My own answer is as follows. No. No information is travelling faster than light, in the sense that anybody sitting next to the second particle, whose spin is not measured, won't know the outcome of the first measurement any faster than the signal can get to him -- ie the first observer says something to him, sending a message at the speed of light. The particle itself finds out, and collapses in to the opposite spin state. But the second observer would have to perform his own measurement to work out the spin state of the particle.

I'll try to provide a better explanation of the full effect later this evening, but for the time being I'll stick to my assertion that while the quantum system is entangled so that the two particles appear to communicate faster than light, the information itself does not move faster than light, so I'm almost certain that you cannot use this to communicate faster than light.
You can not pass information that way, merely be aware of what is spinning far away having looked at something near, so as a communications device, it's ability is limited. I suspect anything I add to this thread will verge on wishful thinking and fantasy :-) I suspect everything is connected somehow I can't even begin to picture. That there is some kind of reality in the idea that everything does everything along the line of Feynmann's particle that takes all the paths at once and is seen to travel the most likely. Perhaps it lets the far entangled particle how it should be spinning en route :-D Ah it's fun to let the imagination run wild.
Orson Scott Card is a fairly well known Sci-Fi author, and he wrote a series of books based around a novella (later expanded to a novel, and now shortly to be a film, I believe) called Ender's Game.

In it, he made liberal use of the Ansible, a communication device which was sort of based upon quantum entanglement - Does not move the conversation on a lot, but I thought it was interesting, and besides, QE, like Quantitative Easing, makes my brane hurt......
This has a history

It first comes from the EPR paradox ( the E is for Einstein who spent much of the latter years of his life desperately trying to disprove QM - in vain)

This along with Podolsky and Rosen was his best shot - pitting QM against relativity.

It was 1980 before the experiment could be done - when Alain Aspect managed it in Paris - Relativity lost!

However - and this is crucial - no information can be transmitted faster than light in this way.

Your system sends two particles with opposing spin out to two different planets and are captured by two people in some clever contraption.

They have not measured the spin so both are in a comopsite state - both up and down.

The first person observes his electron and finds in in state UP
The second instantaneously becomes down.

* he cannot select this state* it is what he gets probabistically - he therefore cannot use it to transmit information

Information does not travel faster than light - causality is preserved - and we all get to go to bed tonight after we got up and not before! :c)

▸ **Information provided**
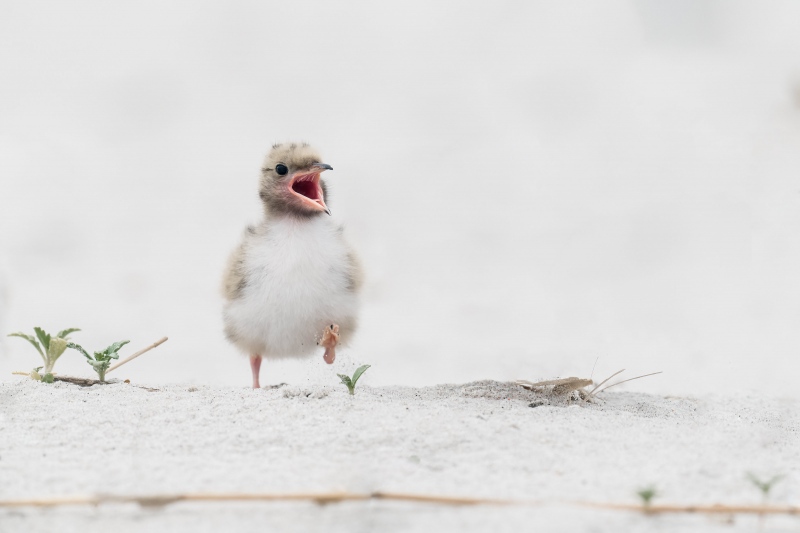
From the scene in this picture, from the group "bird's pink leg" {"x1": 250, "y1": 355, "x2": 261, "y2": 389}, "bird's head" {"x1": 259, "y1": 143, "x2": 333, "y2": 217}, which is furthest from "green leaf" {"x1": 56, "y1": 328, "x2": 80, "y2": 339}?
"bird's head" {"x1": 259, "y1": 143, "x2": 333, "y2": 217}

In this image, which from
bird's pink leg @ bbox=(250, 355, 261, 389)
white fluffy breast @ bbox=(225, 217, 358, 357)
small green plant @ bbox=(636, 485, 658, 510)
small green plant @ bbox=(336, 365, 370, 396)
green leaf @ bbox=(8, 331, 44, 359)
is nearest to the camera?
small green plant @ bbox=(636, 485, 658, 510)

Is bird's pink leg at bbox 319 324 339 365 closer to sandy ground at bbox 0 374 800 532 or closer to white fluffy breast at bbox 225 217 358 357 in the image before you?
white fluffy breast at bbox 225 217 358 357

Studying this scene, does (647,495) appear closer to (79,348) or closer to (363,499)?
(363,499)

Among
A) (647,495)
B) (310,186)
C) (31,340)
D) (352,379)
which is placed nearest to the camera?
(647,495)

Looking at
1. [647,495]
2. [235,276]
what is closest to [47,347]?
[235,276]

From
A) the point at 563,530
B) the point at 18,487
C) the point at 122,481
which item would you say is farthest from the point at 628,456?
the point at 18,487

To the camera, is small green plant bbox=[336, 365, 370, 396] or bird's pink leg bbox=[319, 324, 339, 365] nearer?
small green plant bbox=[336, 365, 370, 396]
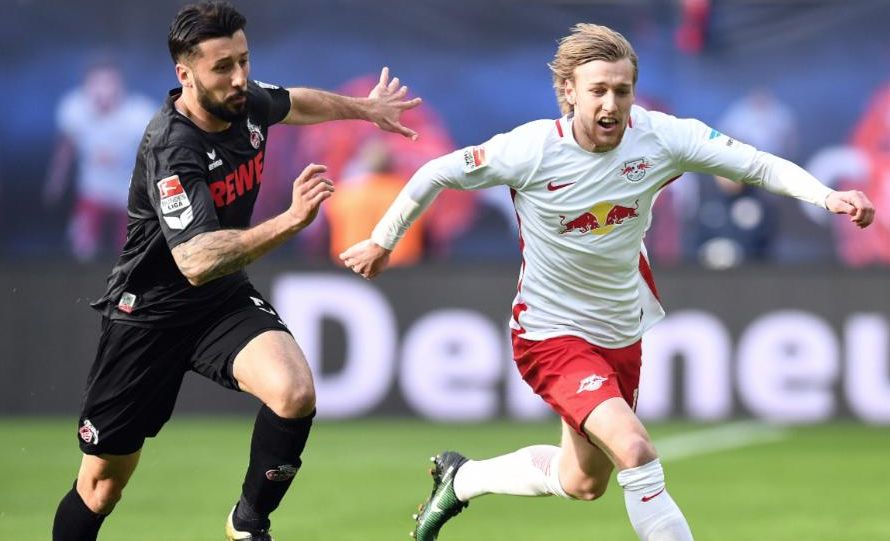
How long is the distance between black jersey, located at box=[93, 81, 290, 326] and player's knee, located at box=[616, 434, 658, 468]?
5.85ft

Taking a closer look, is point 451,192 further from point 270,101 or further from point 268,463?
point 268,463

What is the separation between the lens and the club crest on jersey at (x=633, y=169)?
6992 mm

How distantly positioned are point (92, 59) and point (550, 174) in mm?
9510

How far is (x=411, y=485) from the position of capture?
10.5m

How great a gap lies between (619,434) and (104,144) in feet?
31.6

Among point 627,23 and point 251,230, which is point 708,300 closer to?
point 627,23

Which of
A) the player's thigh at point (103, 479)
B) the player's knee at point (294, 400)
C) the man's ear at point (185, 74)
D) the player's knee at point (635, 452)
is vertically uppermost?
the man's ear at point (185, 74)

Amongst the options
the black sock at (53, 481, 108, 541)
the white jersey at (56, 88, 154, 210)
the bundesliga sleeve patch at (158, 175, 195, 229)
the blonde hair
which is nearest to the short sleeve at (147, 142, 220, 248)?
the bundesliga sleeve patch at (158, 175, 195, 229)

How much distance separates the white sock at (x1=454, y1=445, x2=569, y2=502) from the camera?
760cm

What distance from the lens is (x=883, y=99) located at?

▸ **Complete the following**
(A) Please answer these questions from the quantum entanglement discussion, one per line:
(i) Who wrote Ender's Game?
(ii) In what year and city did Alain Aspect carry out the experiment?
(iii) What communication device in that author's books was loosely based on quantum entanglement?
(B) Continue the quantum entanglement discussion from its final line.
The rows come from a separate source.

▸ **Answer list**
(A)
(i) Orson Scott Card
(ii) 1980, in Paris
(iii) The Ansible

(B)
As quantum entanglement involves 'particle's moving at the speed of light I fail to see where this is in disagreement with relativity but rather supports it in that within relativity time and distance are not relevant to objects moving at c, that is, within their rest frame they would be present at both the beginning and end of their journey at the same instant.
Ah Mib

In EPR you have two particles in an entangled state travelling in opposide directions apart at close to c

Think 2 electrons 1 up 1 down


until they are measured they are in a superpositional state up and down.

Then observer a beasures one and the wave function instantaneously collapses at at both

one electron seems to have communicated to the other at faster than the speed of light.

This isn't a bad page

http://www.ipod.org.uk/reality/reality_quantum_entanglement.asp

The experiment was reformulated in something called the Bell inequality in the 60's and then Aspect's experiment in '82 I think it was nailed it.


One of the best experiments of the late 20th century IMHO
Question Author
Couldn't one use it like a binary message system (on/off, light/dark, 0/1) and have it register up or down states? Perhaps another set up would be to have a device to 'be aware' that its state is both or becomes fixed once observed from the sender of the message.

Could bot particles be observed at the same time but alternating at fixed intervals, as each detector measures the particle, it captures it's state that was held by the other detector, overlapping and maintaining the spins. Then by failing to detect the particle one end, the other becomes aware of this break when it next measuresit own particle, allowing a message to be interpreted.... Any of these ideas possible?

IHI
How can you use it as a binary message system ? You can't transfer what you do at one end, merely view it and know what the other end is doing. But because you can't set it you can't control what you see at your end nor what someone else can see at the other end.

The other end will not fail to detect the particle. They either observe the one they have or they do not. They have no notion as to whether the other end observed their particle before them.
Question Author
Then would a single bit of information be transferable by having one detector constantly measuring it and the other periodically checking if it has changed? This could allow a pre arranged command to commence if the receiver detected an alternate spin, although it may not be instantly picked up, the ability to make an order on Earth, for it then to be carried out the other side of the galaxy would then mean information from point A is understood in point B faster than light can travel... - Sorry if I've missed the mechanics of it, but that scenario seems plausible!?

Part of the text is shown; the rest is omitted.